I’m interested in more of a universal design patterns but moving data around is my prevailing interest.
Stuff like copy on like classes vs structures, how data gets passed around, copied, deleted, etc I think
Can you elaborate?
Are you discussing API calls? Remote Procedure Calls?
My initial assumption was you wanted info on Data Marshaling — utilizing the likes of JSON or XML to communicate data between different programs.
But then maybe you mean data allocation in memory, how the heap and stack work, etc.? References and pointers, and deep and shallow copies, etc.?
That would be database design
Where can I learn stuff like this app is based on
Database design for sure then. Oracle/SQL courses or anything to do with “Data Analyst” would be valid as well.
Never Oracle
PostgreSQL is fine (or any fsf licensed Database is acceptable)
It sounds like you’re asking about algorithms, which are (sort of) language-agnostic.

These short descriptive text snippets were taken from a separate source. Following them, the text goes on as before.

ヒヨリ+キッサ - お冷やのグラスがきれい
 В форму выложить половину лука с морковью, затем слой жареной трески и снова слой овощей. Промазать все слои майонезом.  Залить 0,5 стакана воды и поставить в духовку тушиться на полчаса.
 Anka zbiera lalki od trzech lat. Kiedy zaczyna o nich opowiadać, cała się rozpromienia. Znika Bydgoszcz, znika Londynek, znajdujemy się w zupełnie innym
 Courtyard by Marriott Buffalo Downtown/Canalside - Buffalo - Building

You’ll find some neat stuff if you search for bubble sort, Dijkstra’s algorithm, tree sort, hashing, complexity theory, and number theory. The last two are more theoretical.
To my knowledge, Introduction to Algorithms is the standard textbook used to teach university students about them. When I was in uni, it seemed to be the standard. Some people find it accessible. I did not.
What? No that would be an aspect of the programming language. Ok, maybe if you study compilers. I know there are also books about garbage collection so maybe there are courses about that too.
When I first saw the question I thought you meant bulk transfers, like in data communication or parallel programming. There is a topic called “the data center as a computer” that could be relevant. Like if you’re trying to split a problem across 1000 computers, a lot of the planning will be shovelling data around between them, in addition to the computation itself. You could look for Hadoop books and docs.